### [STATED GOAL]
Return the part of the transistor amplifier comment thread from "Reviewing the (great)" to "hit the breadboard!", copied word for word.
----- SELECTED PASSAGE
I'll figure out some way of attenuating the input signal to less than what either of my two signal generators produce which is about 1/2V minimum. I'd like to be able to attenuate into the millivolt scale. I'll also try tweaking the gain and the bias. Wish me luck. Thank you!
They work exactly the same as NPN, except the polarities are all reversed. In a very simple sense if you turn any of these circuits upsidedown and change to PNP, that'll work.
@@w2aew I have heard that, but in my limited experience it seems not to be the case. My understanding is dismal to say the least... but is there something about drawing vs. pushing current... I've noticed PNPs work better in some applications than others like synchronizing an LED to music, for example. I've tried using a single PNP as an audio preamp and couldn't get it to work... though it's easy with an NPN... Have you made a video specifically regarding PNPs? As always, thanks for taking the time to reply and for making high quality educational videos.
@@w2aew You'll have to forgive my ignorance. I'm still new to electronics as I only developed the interest about a year ago, or so. As in most fields of study, the more I learn, the more I recognize my own ignorance. There is so much to learn and your clear and concise videos have been, and continue to be, such a big help. Sincere thanks for the education, and especially for taking the time to reply to my, what must seem, inane queries.
Hi Alan, do you have a video where you show how to calculate values for emitter by-pass and coupling caps? Having a hard time finding a succinct way to demo this to my class.
Some of the info might be in this video: ua-cam.com/video/VWY2WQcKJgk/v-deo.html For the emitter bypass, you choose a cap value that gives you a reactance that is 5-10x lower than the emitter resistor at the lowest frequency of operation. For the coupling caps, it really comes down to looking at the impedances on either side, and picking a reactance that gives you the coupling that you want at the frequency extremes.
Reviewing the (great) old video... I haven't tried a common base amplifier yet. I wonder if it would be suitable as a pre-amplifier between a modulator and the final drive amp on a transmitter?
@@w2aew Common base proved to be the magic sauce. See ua-cam.com/video/ei9r2BTER8k/v-deo.html I'm still working on the power amplifier stage. Any suggestions on optimizing a shorten AM (1MHz) antenna of about 30ft? I experimented with loading coils and pi filters but with poor results compared to my other higher frequency builds. Thanks again for the education!
Another excellent tutorial, still not clear about the common base amplifier though, not sure I understand how the transistor works by connecting the signal to the emitter.... Time to hit the breadboard!
Everytime I think of an electronic topic I need to better understand, I search your channel first. You are an awesome teacher. Thanks for all you do.
After wasting my education for too long, I'm starting to learn about this stuff. I really appreciate the pros/cons/uses summary for each.
You are a natural teacher. You have the unique ability to transfer all of the key information in a manner easy to understand and to the point. Excellent!
That was 3 months of lectures summarized in 11 mins. Excellent tutorial!
I know a lot of the online material on the internet sort of shows this isn't understood and just adds to the confusion, or essentially leaves you to have to fill all the gaps in before you can fully understand what is going on.
----------
----- RAW RECORDS
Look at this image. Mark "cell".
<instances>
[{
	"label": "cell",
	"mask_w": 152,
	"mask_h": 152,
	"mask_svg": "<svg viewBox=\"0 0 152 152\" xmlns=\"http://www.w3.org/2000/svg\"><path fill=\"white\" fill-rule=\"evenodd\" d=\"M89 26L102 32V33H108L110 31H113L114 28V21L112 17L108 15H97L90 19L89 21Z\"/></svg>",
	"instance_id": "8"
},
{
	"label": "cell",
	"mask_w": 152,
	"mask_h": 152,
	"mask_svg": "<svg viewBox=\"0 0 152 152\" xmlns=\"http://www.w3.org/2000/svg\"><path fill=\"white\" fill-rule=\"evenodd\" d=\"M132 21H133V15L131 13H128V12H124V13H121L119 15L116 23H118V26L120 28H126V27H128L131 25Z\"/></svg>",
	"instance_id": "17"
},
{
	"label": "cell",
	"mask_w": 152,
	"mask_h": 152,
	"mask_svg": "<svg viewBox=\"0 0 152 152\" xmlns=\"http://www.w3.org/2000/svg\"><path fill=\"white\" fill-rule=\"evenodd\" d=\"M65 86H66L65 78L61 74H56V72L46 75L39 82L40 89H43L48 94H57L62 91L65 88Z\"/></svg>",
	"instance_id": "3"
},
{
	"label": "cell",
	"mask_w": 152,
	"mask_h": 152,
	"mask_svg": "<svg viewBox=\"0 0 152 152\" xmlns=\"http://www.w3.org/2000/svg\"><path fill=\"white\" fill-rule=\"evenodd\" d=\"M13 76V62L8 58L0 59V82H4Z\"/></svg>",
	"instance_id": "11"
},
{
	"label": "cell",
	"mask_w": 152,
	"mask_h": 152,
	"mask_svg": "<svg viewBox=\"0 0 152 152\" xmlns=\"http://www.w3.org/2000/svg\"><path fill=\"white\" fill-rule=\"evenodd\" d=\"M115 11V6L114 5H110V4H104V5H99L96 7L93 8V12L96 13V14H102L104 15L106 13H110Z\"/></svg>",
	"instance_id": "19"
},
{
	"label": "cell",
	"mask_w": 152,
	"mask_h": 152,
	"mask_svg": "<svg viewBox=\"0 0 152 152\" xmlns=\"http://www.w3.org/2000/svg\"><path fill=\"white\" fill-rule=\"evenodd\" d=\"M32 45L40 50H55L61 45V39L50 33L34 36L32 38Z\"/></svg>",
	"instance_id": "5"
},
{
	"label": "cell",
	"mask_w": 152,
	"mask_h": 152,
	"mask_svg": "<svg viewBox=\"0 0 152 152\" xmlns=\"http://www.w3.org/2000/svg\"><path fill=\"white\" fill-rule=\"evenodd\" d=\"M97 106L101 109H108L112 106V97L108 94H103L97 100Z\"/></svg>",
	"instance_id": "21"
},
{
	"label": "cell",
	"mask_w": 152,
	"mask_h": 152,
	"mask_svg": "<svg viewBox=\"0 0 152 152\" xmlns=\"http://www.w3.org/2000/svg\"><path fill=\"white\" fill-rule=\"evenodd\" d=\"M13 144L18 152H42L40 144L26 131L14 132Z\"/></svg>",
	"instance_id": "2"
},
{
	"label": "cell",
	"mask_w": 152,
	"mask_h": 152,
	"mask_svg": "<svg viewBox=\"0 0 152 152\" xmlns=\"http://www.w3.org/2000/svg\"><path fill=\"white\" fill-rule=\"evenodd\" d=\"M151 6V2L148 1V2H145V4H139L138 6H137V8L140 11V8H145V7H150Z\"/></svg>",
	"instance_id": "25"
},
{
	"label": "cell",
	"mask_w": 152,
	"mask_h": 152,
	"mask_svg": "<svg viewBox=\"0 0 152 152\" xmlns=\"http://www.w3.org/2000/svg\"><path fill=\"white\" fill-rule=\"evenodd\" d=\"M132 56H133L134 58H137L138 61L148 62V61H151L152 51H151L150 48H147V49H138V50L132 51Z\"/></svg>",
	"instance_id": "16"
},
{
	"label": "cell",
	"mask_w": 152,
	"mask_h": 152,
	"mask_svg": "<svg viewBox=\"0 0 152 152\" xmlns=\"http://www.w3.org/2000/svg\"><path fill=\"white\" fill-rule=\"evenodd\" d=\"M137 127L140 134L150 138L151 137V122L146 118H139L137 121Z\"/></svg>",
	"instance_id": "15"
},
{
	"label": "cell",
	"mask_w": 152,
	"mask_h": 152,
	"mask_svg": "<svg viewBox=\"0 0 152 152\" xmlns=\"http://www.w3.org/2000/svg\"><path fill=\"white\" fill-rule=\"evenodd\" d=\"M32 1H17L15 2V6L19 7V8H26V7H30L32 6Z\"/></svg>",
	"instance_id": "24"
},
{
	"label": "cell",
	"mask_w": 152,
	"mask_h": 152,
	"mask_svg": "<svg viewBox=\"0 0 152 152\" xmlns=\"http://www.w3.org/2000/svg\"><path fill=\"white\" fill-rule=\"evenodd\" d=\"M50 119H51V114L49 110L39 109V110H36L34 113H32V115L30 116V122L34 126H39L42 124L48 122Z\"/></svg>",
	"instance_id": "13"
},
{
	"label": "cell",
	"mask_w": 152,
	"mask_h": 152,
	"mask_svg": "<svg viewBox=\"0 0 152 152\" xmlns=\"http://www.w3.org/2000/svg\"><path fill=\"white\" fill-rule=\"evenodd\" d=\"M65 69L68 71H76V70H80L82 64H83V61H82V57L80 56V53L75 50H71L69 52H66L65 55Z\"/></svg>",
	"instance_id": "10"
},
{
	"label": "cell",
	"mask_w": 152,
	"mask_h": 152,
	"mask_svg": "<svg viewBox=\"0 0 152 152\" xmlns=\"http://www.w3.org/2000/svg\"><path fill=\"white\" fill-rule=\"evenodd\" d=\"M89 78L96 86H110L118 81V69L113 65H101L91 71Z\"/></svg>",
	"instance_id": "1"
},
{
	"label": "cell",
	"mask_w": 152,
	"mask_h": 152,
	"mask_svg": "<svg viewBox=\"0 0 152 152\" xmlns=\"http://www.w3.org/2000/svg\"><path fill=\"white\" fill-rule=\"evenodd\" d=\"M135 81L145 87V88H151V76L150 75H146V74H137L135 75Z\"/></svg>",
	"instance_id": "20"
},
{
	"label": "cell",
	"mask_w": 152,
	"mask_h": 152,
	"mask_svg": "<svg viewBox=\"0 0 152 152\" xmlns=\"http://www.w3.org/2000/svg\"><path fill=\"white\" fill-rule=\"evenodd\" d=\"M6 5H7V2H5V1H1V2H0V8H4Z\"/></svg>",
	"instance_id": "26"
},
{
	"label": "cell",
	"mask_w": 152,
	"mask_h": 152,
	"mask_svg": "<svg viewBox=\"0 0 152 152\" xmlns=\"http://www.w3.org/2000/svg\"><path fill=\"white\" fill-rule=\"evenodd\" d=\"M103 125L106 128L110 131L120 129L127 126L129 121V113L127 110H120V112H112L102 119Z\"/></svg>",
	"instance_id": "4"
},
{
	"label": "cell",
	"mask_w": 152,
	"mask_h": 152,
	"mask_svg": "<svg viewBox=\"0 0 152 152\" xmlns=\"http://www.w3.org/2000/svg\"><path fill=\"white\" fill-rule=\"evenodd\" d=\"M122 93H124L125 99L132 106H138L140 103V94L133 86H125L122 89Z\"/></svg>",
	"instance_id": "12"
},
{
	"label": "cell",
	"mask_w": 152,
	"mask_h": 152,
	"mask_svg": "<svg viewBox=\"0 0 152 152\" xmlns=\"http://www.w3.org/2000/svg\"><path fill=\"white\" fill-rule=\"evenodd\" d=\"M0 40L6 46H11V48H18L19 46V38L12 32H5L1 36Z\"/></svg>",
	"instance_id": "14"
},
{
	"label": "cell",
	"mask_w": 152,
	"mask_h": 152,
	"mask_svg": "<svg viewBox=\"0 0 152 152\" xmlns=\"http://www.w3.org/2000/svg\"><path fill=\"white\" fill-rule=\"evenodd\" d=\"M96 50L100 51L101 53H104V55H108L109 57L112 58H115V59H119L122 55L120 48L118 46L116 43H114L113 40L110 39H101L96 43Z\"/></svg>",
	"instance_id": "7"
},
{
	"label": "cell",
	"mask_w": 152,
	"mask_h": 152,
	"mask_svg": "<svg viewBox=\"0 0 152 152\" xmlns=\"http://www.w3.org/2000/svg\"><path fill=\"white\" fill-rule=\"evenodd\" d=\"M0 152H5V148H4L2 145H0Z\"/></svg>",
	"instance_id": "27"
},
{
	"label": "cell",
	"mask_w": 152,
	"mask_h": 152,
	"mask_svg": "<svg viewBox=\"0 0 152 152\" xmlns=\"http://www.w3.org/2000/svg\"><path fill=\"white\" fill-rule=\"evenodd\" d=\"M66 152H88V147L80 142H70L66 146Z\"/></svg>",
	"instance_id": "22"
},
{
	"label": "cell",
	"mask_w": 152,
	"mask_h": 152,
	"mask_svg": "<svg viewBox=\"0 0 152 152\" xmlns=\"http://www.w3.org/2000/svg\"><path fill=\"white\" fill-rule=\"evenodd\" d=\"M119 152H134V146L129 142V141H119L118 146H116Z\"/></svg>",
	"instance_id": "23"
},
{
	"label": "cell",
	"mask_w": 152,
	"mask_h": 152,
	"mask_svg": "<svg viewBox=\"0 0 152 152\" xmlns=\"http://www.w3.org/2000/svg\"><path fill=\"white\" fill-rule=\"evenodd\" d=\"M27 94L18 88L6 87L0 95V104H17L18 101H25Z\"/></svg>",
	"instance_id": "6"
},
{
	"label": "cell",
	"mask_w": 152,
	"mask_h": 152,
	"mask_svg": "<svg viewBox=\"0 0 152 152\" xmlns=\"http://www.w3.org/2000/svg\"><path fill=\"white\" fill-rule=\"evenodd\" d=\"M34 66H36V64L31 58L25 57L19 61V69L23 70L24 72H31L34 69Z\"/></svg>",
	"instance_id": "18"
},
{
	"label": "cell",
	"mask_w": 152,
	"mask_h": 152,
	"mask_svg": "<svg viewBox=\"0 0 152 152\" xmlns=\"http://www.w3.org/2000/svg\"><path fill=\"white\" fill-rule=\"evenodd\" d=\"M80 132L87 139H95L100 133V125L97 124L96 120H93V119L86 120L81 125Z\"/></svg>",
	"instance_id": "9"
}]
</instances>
----------
### [ANSWER FOR THIS EXERCISE]
Reviewing the (great) old video... I haven't tried a common base amplifier yet. I wonder if it would be suitable as a pre-amplifier between a modulator and the final drive amp on a transmitter?
@@w2aew Common base proved to be the magic sauce. See ua-cam.com/video/ei9r2BTER8k/v-deo.html I'm still working on the power amplifier stage. Any suggestions on optimizing a shorten AM (1MHz) antenna of about 30ft? I experimented with loading coils and pi filters but with poor results compared to my other higher frequency builds. Thanks again for the education!
Another excellent tutorial, still not clear about the common base amplifier though, not sure I understand how the transistor works by connecting the signal to the emitter.... Time to hit the breadboard!